Problem to solve: Return each line of the records below that contains the word "column".

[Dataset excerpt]
=======

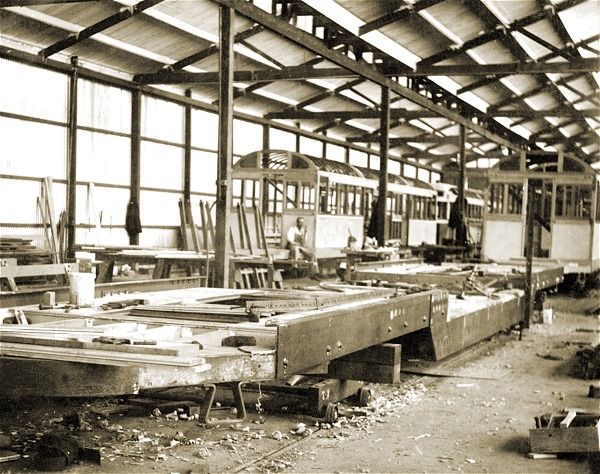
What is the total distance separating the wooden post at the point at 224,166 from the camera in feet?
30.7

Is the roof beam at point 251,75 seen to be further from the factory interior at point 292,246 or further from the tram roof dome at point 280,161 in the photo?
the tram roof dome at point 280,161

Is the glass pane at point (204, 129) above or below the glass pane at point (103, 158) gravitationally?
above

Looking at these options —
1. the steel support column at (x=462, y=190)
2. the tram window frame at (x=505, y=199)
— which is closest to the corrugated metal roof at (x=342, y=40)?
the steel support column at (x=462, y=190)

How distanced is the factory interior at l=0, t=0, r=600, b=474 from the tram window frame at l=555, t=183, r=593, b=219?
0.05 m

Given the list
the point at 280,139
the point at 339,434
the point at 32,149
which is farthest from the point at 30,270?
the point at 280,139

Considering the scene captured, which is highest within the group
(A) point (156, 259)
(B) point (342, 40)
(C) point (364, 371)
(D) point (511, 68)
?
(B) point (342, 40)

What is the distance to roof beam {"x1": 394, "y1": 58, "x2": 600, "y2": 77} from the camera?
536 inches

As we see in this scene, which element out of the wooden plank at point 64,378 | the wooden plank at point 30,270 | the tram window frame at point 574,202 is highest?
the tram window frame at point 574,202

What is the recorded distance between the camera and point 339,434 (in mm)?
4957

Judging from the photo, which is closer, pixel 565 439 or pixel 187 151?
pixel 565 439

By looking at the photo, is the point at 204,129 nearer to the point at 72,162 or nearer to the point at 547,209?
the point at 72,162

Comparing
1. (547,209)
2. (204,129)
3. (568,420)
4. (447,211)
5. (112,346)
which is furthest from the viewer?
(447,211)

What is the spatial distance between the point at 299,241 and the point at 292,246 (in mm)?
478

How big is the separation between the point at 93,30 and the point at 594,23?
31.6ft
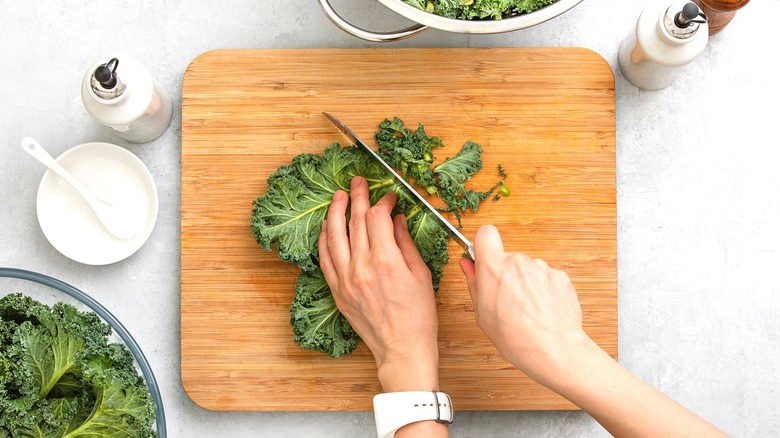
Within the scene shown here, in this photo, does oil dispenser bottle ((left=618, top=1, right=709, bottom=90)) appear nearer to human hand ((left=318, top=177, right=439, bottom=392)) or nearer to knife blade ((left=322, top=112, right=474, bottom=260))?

=======

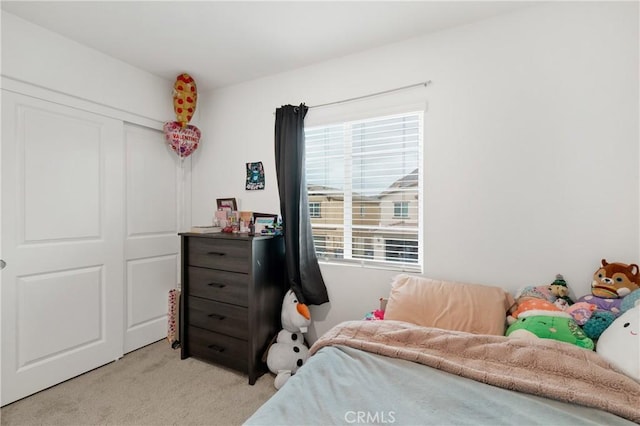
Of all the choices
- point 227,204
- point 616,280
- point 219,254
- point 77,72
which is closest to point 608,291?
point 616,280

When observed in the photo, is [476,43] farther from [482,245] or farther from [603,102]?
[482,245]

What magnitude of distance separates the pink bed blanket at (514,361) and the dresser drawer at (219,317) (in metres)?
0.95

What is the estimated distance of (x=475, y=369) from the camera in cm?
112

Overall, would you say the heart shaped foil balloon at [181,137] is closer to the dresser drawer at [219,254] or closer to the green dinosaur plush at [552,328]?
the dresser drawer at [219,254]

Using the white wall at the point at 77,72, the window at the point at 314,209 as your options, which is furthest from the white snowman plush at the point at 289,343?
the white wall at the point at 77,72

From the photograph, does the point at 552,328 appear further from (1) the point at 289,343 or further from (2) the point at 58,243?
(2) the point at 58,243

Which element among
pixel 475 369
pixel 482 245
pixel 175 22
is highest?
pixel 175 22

=======

Exercise answer:
1. the steel support column at (x=462, y=190)
the steel support column at (x=462, y=190)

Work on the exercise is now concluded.